- TEXT BLOCK
>>>>>

Basically, it provides the following features:

  • Connect physical devices to a FIWARE platform. Devices and/or gateways may use different standard or propietary communication protocols and APIs. The following sections provide details on currently/planned supported protocols, how to configure and scale up the translators (IoT-Agents) plus information on extensibility.
  • Manages IoT-related NGSI Context Entities. It handles the connection (northbound) to a FIWARE NGSI Broker to create one Context Entity per physical connected device. For most cases, FIWARE Application developers will only interact with those NGSI Entities. On the other hand, IoT integrators will also interact with the devices' ADMIN API and the devices' protocols APIs.
  • IoT Edge Management. This functionality is provided within the "IoT Manager" module, which has been delivered in FIWARE Release 5. It provides IoT Integrators with the ability of transforming devices specific Data Models into the Data Models defined at the NGSI level by different verticals (Smartcities, SmartAgrifood, Smartports, etc.). In the future it will also help on the configuration, operation and monitoring of IoT end-nodes, IoT Gateways and IoT networks.

The following diagram depicts its overall planned architecture.

Main Components

IoT Agents

The IoT Agents are the software modules handling South IoT Specific protocols and North OMA NGSI interaction. The minimum configuration of a Backend Device Management GE in a FIWARE ecosystem includes at least one IoT Agent.

<<<<<

- STUDY QUESTIONS
1 > Answer these from the FIWARE text, one line each:
(a) In which FIWARE release was the "IoT Manager" module delivered?
(b) How many Context Entities are created per physical connected device?
(c) At minimum, how many IoT Agents does a Backend Device Management GE in a FIWARE ecosystem include?
2 > Reproduce the FIWARE text word for word, starting with "Main Components" and going on through "one IoT Agent.".
3 > For each statement, say yes or no according to the FIWARE text, and quote the words that decide it:
(a) The "IoT Manager" module already helps with monitoring IoT Gateways.
(b) In most cases, FIWARE Application developers will only interact with the NGSI Entities.
(c) The IoT Agents handle North OMA NGSI interaction.

- ENTRIES SUPPLIED

>>>>>

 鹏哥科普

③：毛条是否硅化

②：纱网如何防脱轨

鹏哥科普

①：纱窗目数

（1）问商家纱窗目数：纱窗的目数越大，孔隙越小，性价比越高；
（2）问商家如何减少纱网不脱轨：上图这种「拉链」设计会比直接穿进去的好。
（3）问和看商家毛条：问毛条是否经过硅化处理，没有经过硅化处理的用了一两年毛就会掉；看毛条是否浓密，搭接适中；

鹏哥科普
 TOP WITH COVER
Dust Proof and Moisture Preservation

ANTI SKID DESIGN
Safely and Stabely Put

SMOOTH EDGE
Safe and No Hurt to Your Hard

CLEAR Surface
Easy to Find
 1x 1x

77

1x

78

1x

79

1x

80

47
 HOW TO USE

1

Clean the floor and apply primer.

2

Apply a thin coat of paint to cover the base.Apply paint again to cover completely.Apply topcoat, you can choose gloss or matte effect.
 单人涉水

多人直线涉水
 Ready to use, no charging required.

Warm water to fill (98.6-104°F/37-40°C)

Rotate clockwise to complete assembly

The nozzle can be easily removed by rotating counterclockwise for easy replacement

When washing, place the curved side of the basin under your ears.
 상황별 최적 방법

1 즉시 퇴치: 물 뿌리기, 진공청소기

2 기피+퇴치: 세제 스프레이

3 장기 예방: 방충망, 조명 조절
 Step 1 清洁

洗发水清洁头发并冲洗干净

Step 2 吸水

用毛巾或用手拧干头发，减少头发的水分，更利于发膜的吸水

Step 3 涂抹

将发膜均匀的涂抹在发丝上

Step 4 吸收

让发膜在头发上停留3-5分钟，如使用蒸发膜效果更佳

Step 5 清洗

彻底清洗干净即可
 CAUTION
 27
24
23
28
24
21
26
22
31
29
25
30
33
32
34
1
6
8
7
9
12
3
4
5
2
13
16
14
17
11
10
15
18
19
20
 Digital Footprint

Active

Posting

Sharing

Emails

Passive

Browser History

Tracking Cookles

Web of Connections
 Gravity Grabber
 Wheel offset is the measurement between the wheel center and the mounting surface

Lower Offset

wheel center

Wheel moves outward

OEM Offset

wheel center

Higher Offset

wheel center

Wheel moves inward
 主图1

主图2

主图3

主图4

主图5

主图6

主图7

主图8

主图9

<<<<<

- EXPECTED RESULTS
1 >
(a) FIWARE Release 5
(b) One
(c) At least one

2 >
Main Components

IoT Agents

The IoT Agents are the software modules handling South IoT Specific protocols and North OMA NGSI interaction. The minimum configuration of a Backend Device Management GE in a FIWARE ecosystem includes at least one IoT Agent.

3 >
(a) No: "In the future it will also help on the configuration, operation and monitoring of IoT end-nodes, IoT Gateways and IoT networks."
(b) Yes: "For most cases, FIWARE Application developers will only interact with those NGSI Entities."
(c) Yes: "The IoT Agents are the software modules handling South IoT Specific protocols and North OMA NGSI interaction."